Não se deve jamais atribuir aos administradores obrigações que a lei não lhes impôs, quanto à obrigação de vigilância, pois esta não passa, segundo DE GREGORIO (cit., pág. 81), de uma “generica funzione”, que não abrange, nem pode abranger, obrigações próprias de funcionários da emprêsa. Ao apreciar, por exemplo, a prescrição, cumpre encará-la como um benefício criado em favor do administrador, como bem salienta o professor belga LOUIS FREDERICQ, “Droit Commercial Belge”, t. 5, nº 767, pág. 1.077:
“Oriundas das necessidades econômicas, considerações de interêsse geral “justificam a curta prescrição. O legislador quis liberar o patrimônio dos mandatários sociais em um prazo razoável. Êstes não devem ficar por muito tempo sob a ameaça de perseguições eventuais. Poucas pessoas sérias consentirão em aceitar a missão que se lhes oferece se durante 30 anos, puderem ser inquietadas, correndo o risco de se verem demandadas em uma época em que desapareceu a lembrança dos próprios fatos que se lhes imputam”.
31. VIVANTE salienta da mesma forma a necessidade da breve prescrição (vol. 2, nº 575):
“Os sócios não são obrigados a restituir os dividendos recebidos de boa-fé, na conformidade do balanço aprovado. Se ficassem expostos ao perigo de restituí-los, provàvelmente depois de já havê-los gasto nas despesas cotidianas, ninguém quereria aventurar os seus capitais em uma sociedade por ações”.

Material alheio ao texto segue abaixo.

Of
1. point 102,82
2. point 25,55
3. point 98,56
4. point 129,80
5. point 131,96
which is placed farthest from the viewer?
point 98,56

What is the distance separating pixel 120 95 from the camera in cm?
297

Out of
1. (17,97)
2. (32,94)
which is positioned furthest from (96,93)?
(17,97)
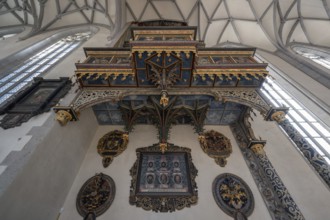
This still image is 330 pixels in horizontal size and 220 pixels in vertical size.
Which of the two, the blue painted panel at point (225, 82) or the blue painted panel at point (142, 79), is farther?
the blue painted panel at point (225, 82)

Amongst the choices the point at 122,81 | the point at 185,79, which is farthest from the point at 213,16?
the point at 122,81

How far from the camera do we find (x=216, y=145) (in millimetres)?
6754

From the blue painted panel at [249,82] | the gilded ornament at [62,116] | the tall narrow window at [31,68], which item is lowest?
the gilded ornament at [62,116]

32. Quanto à responsabilidade solidária, cumpre não esquecer que ela só deve atingir o administrador culpado. É o que diz VIVANTE (nº 630): “la solidarietà sussiste solo fra gli ammnistratori colpevoli… Senza colpa non v’ha solidarietà, altrimenti si colpirebbero quelli che fecero il loro dovere, quelli che al pari degli azionisti furono vittime innocenti delle frodi e delle colpe di altri amministratori”.
O clássico SARDEGNA, “Società anonime”, nº 373 também ensina que “la solidarietà sussiste per la colpa degli amministratori, ma tra quelli soltanto che resulterà siano stati in colha”. E mais recentemente, os insignes professôres de Madri, GARRIGUES e URIA, em seu “Comentario a la Ley de Sociedades Anónimas”, t. 2 pág. 137, ensinam que “las leyes que hablan de solidariedad de los administradores se refieren exclusivamente, aunque no lo digan, a la solidariedad de loa administradores culpables”.
33. Para finalizar, convém meditar no seguinte fragmento de uma preciosa nota do professor LUIGI LORDI, publicada na “Rev. del Diritto Commerciale”, vol. 35, parte 2, pág. 422:
“De qualquer modo cumpre ter presente que quase sempre ao lado de administradores verdadeiramente culpados” (quero dizer, que pecaram por malícia) “há administradores honestos, mas culpados por não terem sabido vigilar. Êstes administradores, moralmente mais escusáveis, são habitualmente perseguidos com maior tenacidade: porque quase sempre são os mais ricos”.
São Paulo, 23 de maio de 1956. – Antão de Morais, desembargador aposentado do Tribunal de Justiça de São Paulo.